白鳥神社の由来については、性空上人が960年ごろに霧島にやってきて、この地で修行。その折白鳥が現れて、ヤマトタケルの化身であることを告げたと言われます。性空上人はこの地に神社を創建し白鳥権現を奉ったということです。
 性空上人がこの地に来たいきさつは余りはっきりしませんが、一つには橘氏であった父の死後、母が日向出身だったこともあり、母と供にこの地に下ってきたとも考えられます。
 また、古代よりこの地は、山岳信仰のメッカで、山岳信仰に通じていた性空がこの地に修行のためにやってきたとも考えられます。
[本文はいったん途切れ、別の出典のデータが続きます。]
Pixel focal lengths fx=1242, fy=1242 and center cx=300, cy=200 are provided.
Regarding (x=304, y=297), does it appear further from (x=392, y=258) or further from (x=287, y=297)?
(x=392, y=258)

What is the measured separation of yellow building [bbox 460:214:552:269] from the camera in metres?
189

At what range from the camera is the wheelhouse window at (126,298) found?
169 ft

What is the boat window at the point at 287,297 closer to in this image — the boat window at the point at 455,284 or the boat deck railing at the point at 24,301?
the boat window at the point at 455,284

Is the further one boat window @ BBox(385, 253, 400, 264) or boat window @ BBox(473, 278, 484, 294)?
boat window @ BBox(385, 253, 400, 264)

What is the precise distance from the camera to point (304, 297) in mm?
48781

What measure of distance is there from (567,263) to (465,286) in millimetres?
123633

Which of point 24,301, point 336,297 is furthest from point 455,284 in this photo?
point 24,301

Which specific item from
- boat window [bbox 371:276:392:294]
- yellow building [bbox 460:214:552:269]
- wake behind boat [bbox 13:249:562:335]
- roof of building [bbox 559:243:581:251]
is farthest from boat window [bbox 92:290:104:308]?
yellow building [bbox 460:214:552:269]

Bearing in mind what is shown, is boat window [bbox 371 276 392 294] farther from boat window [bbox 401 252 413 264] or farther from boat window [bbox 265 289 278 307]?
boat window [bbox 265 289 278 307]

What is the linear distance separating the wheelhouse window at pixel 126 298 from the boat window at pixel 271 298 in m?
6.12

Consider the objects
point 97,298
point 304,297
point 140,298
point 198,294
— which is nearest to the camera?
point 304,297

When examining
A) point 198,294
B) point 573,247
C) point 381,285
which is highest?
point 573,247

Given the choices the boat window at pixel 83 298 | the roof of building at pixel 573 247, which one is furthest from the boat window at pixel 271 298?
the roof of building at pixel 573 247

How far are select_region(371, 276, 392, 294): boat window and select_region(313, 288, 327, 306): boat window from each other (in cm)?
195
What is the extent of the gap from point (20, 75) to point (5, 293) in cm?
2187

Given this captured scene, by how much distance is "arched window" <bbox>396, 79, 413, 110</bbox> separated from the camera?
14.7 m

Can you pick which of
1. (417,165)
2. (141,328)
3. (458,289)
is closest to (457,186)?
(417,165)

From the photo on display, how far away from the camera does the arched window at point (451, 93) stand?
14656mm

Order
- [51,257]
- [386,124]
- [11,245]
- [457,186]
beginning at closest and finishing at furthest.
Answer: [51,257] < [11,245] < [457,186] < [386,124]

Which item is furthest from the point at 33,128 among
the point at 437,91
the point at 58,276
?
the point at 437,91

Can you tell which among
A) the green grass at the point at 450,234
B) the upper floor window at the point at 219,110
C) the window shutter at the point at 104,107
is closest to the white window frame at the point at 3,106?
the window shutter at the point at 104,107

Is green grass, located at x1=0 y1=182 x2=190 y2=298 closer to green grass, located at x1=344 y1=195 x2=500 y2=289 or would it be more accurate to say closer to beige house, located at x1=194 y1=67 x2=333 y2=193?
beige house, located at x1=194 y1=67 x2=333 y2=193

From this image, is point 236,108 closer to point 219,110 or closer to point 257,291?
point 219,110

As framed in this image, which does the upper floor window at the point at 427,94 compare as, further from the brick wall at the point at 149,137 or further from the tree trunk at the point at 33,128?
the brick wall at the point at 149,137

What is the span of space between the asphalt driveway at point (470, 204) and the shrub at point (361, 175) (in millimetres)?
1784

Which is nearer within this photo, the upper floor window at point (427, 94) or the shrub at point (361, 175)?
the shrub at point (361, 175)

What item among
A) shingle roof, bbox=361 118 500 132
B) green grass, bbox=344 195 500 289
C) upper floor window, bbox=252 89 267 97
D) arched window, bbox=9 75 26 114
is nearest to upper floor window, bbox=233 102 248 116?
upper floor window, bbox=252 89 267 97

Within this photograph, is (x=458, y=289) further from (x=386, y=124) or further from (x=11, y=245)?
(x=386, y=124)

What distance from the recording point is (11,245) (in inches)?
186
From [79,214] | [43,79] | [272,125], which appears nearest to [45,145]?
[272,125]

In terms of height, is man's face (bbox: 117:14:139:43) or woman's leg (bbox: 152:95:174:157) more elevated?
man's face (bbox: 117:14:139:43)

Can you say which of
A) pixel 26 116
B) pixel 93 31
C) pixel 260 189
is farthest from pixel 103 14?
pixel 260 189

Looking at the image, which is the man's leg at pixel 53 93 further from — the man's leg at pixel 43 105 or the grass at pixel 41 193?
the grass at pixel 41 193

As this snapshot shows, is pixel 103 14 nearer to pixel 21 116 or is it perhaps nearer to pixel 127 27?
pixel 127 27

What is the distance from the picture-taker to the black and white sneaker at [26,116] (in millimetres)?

えびの市にある《クルソン》渓谷には、中国から帰ってきた栄西が、わさわざ訪ねてきていますので、この地域一帯の山岳信仰につながる宗教的バックグラウンドが強かったことは推測できます。
 この神社がヤマトタケルとつながりをもったのは、景行天皇とその息子ヤマトタケルが熊襲征伐にこの地にやってきた伝承があり、この点でヤマトタケルを祭神とした経緯があるかもしれません。
 祭神がヤマトタケルということで、昔から軍神の神社として奉られてきました。
1572年の島津氏と伊東氏との合戦《木崎原合戦》のおり、この白鳥神社の住持、光厳法印とその手下の者が大活躍しますが、それもこの神社と戦いとの因縁があるからです。当時の白鳥神社は神仏混合の状態で、おそらく戦国時代末期の僧侶たちに見られるように、寺院施設と言っても、実態は僧兵も多くいた事だろうと推測されます。
 光厳法印という人物は、いわば島津氏の軍事顧問です。近代のように職能が細分化されていない時代のことですから、軍事と政治と宗教と学問が一体化していたと考えていいと思います。軍事顧問といえば語弊がありますが、光厳法印なとば、そうした中世知識人の代表的な人物だったと思われます。


写真左は、日清戦争の時の戦艦が使用していた砲弾で、軍神の白鳥権現に奉納されているものです。重さ80数キロあり、ちなみに私は一人では持ち上げることは出来ませんでした。これを持ち上げることが出来れば神の加護が賜れると言うことです。